Question

Write the balanced reaction using the fewest whole number coefficients to describe the reaction between gaseous hydrogen and gaseous oxygen. Then use the information to solve the problem below: In one experiment, 14.0 moles of hydrogen and 10 moles of oxygen were reacted to produce 1.33 moles of H2O. Calculate the % yield.

Answer 1

Answer: The percentage yield of water is 9.5 %

Step-by-step explanation:

We are given:

Moles of hydrogen = 14 moles

Moles of oxygen = 10 moles

The chemical equation for the formation of water from hydrogen and oxygen follows:

`2H_2+O_2\rightarrow 2H_2O`

By Stoichiometry of the reaction:

2 moles of hydrogen gas reacts with 1 mole of oxygen gas

So, 14 moles of hydrogen gas will react with =
`(1)/(2)* 14=7mol` of oxygen gas

As, given amount of oxygen gas is more than the required amount.
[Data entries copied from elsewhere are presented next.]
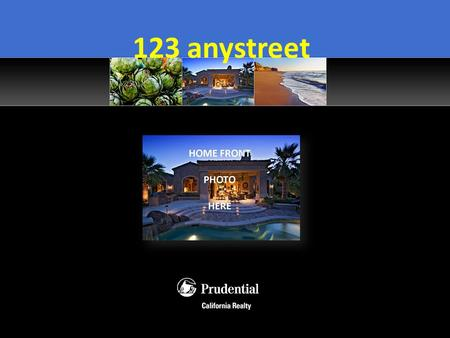 123 anystreet. it's all about you + What do you want to accomplish? + Questions + Concerns.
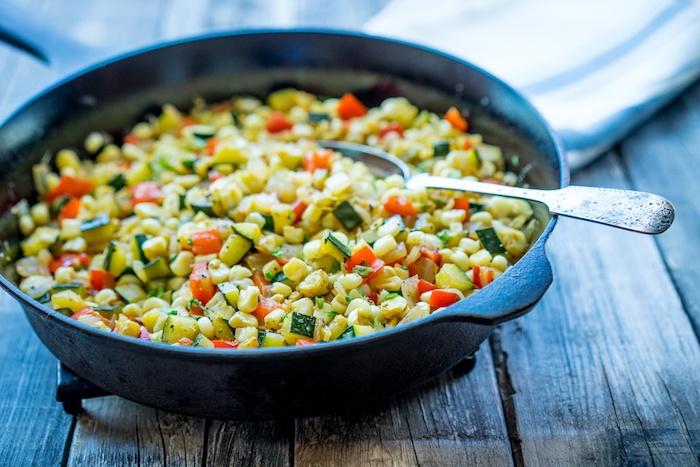 sauteed-summer-succotash-corn-summer-squash
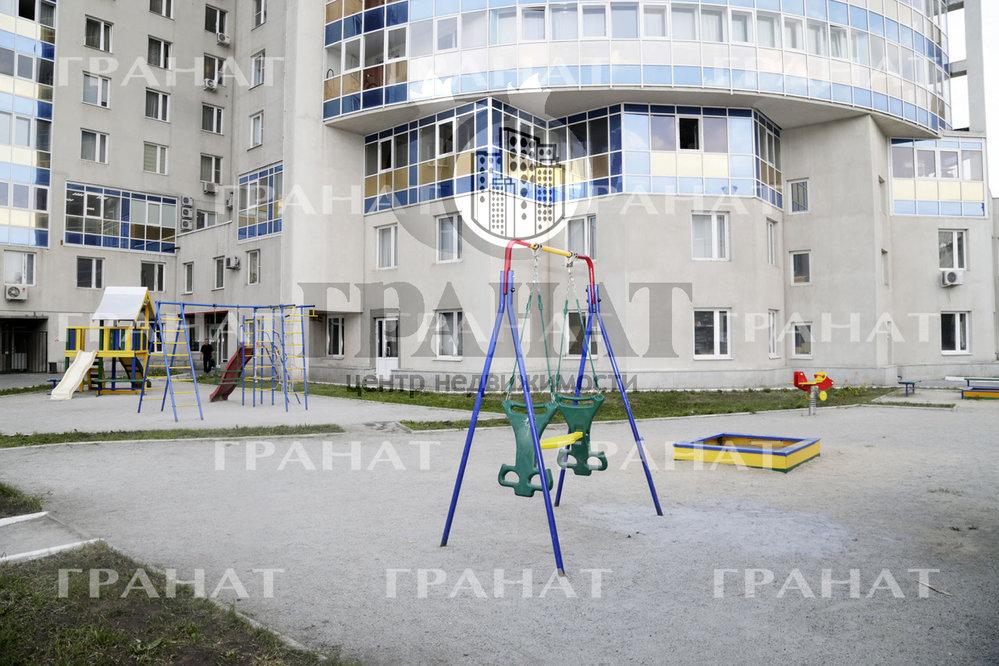 Екатеринбург, ул. Большакова, 25 (Парковый) - фото квартиры (7)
So, it is considered as an excess reagent

Thus, hydrogen gas is considered as a limiting reagent because it limits the formation of product.
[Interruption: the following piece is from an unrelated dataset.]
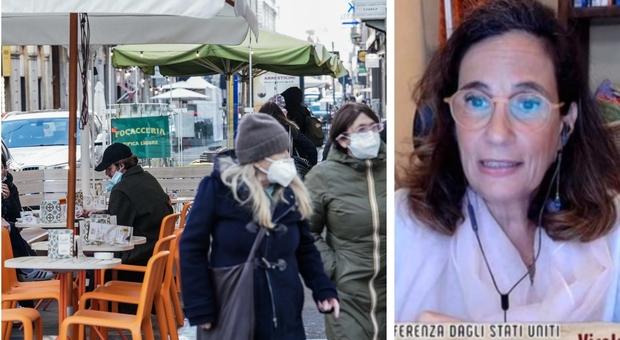 Covid, la virologa Ilaria Capua: «Siamo sfiniti, ma prima del 2023 non ci libereremo dalla pandemia»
By Stoichiometry of the reaction:

2 moles of hydrogen gas produces 2 moles of water

So, 14 moles of hydrogen gas will produce =
`(1)/(2)* 14=7mol` of water

To calculate the percentage yield of water, we use the equation:

`\%\text{ yield}=\frac{\text{Experimental yield}}{\text{Theoretical yield}}* 100`

Experimental yield of water = 1.33 moles

Theoretical yield of water = 14 moles

Putting values in above equation, we get:

`\%\text{ yield of water}=(1.33mol)/(14mol)* 100\\\\\% \text{yield of water}=9.5\%`

Hence, the percent yield of the water is 9.5 %.